* _Stated goal_
Copy the following lines word for word. Begin with the first line and stop after the line that contains "1.07 meters", including that line.

=======

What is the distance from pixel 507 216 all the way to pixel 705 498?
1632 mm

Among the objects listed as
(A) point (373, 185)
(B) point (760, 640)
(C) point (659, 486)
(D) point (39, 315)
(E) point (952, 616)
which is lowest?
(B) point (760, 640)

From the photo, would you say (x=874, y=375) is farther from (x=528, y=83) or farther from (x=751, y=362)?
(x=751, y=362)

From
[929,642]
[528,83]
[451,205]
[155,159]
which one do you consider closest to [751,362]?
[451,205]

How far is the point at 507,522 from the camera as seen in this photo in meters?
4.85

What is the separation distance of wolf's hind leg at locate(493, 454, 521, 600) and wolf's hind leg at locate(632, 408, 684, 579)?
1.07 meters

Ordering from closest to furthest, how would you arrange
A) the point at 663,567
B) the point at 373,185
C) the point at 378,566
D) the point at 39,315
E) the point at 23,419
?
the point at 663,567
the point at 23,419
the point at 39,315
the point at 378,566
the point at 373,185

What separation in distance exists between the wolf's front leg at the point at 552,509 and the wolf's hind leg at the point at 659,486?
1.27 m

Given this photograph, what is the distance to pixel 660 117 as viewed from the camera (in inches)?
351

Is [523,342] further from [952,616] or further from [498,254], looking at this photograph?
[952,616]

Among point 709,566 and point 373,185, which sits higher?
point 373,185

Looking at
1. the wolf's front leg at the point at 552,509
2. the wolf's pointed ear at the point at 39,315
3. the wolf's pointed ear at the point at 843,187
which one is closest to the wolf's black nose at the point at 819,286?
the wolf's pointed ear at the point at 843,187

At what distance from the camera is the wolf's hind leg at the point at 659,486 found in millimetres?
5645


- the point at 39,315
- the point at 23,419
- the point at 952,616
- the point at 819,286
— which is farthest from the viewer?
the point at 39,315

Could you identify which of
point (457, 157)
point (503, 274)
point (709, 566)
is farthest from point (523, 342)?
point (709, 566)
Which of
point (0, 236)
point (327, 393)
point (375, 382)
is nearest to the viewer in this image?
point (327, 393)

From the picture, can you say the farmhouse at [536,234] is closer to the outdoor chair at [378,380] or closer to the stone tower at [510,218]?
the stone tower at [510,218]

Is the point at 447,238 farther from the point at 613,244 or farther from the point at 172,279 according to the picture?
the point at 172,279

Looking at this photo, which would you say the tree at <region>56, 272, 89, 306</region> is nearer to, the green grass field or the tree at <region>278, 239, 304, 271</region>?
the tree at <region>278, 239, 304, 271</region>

=======

* _Solution to this task_
What is the distance from pixel 507 216 all the way to pixel 705 498?
1632 mm

Among the objects listed as
(A) point (373, 185)
(B) point (760, 640)
(C) point (659, 486)
(D) point (39, 315)
(E) point (952, 616)
which is lowest?
(B) point (760, 640)

From the photo, would you say (x=874, y=375) is farther from (x=528, y=83) or farther from (x=751, y=362)?
(x=751, y=362)

From
[929,642]
[528,83]
[451,205]
[155,159]
which one do you consider closest to [751,362]?
[451,205]

How far is the point at 507,522 from the camera as seen in this photo in meters?
4.85

What is the separation distance of wolf's hind leg at locate(493, 454, 521, 600) and wolf's hind leg at locate(632, 408, 684, 579)?
1.07 meters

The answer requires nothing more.